DOCUMENT PASSAGE »
=== Section Start ===

Other Commercial Commitments
As of June 30, 2012, we had outstanding letters of credit under our committed lines of credit as follows (in millions):

 
 
Borrowing
Capacity
 
Expiration
 
Outstanding
Letters of
Credit
Letter of credit facilities
 
$
550

 
June 2013
 
$
300

Revolving credit facility
 
$
3,000

 
December 2016
 
$
70

Canadian revolving credit facility
 
C$
115

 
December 2012
 
C$
11


In July 2012, one of our letter of credit facilities was amended to extend its maturity date through June 2013 and to increase its borrowing capacity by $50 million. The borrowing capacity and expiration shown in the table above reflect these changes. As of June 30, 2012, we had no amounts borrowed under our revolving credit facilities. The letters of credit outstanding as of June 30, 2012 expire during 2012 and 2013.

Other Matters Impacting Liquidity and Capital Resources
Pension Plan Funded Status
We have minimum required contributions of $2 million during 2012 to our pension plans that have minimum funding requirements; however, we plan to contribute approximately $100 million to our pension plans during 2012. During the six months ended June 30, 2012, we contributed $13 million to our pension plans. In July 2012, we contributed $50 million to our pension plans.

Stock Purchase Programs
As of June 30, 2012, we have approvals under common stock purchase programs to purchase approximately $3.5 billion of our common stock.

=== Section End ===

TO DO » Continue the passage on liquidity and capital resources from where it stops.

SUPPLIED DATA »
=== Section Start ===

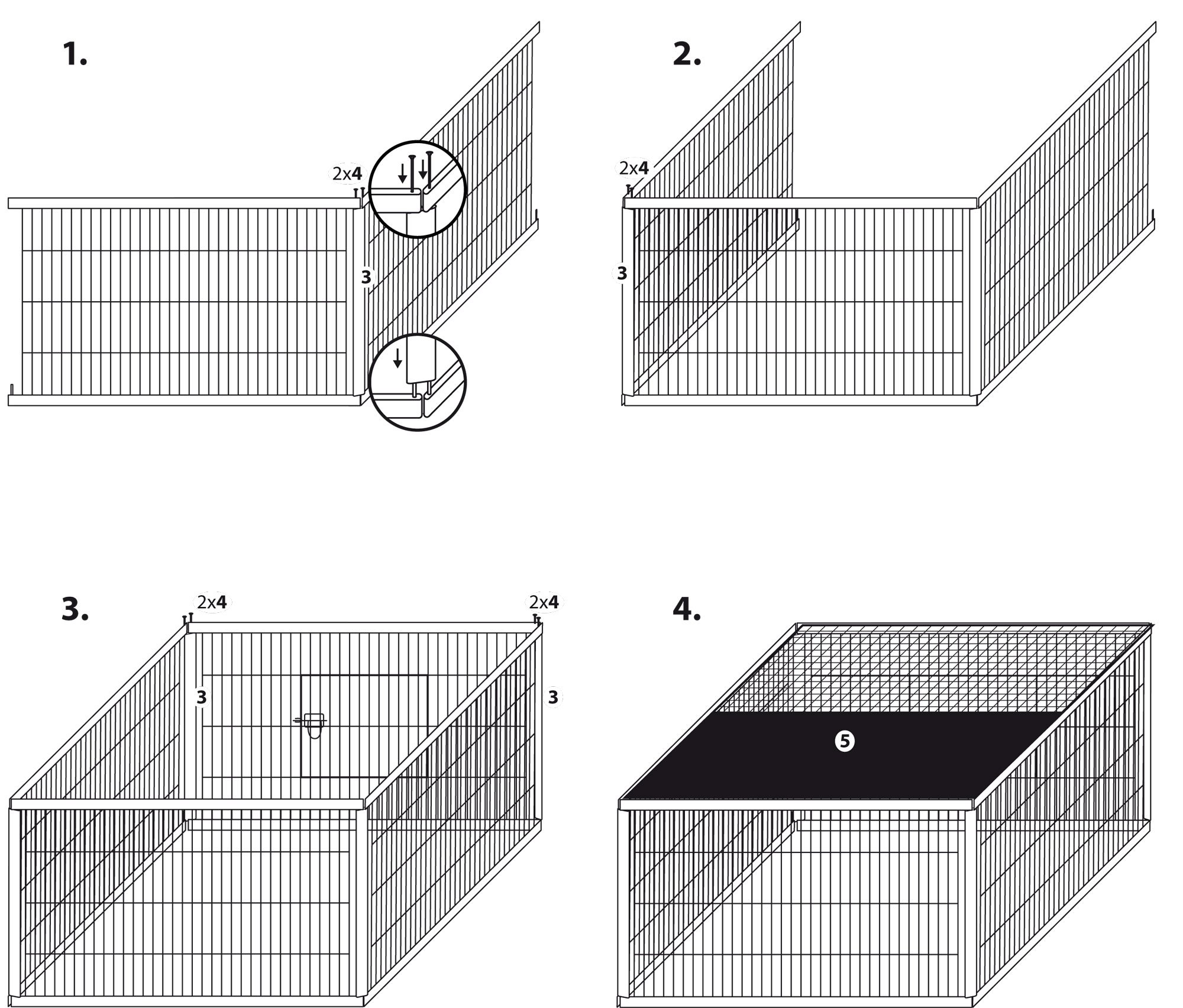 1.

2x4

3

2.

2x4

3

3.

2x4

2x4

3

3

4.

5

=== Section End ===

SOLVED PROBLEM »
Environmental Matters
Our operations are subject to extensive environmental regulations by governmental authorities relating to the discharge of materials into the environment, waste management, pollution prevention measures, greenhouse gas emissions, and characteristics and composition of gasolines and distillates. Because environmental laws and regulations are becoming more complex and stringent and new environmental laws and regulations are continuously being enacted or proposed, the level of future expenditures required for environmental matters could increase in the future. In addition, any major upgrades in any of our operating facilities could require material additional expenditures to comply with environmental laws and regulations. See Note 6 of Condensed Notes to Consolidated Financial Statements for a further discussion of our environmental matters.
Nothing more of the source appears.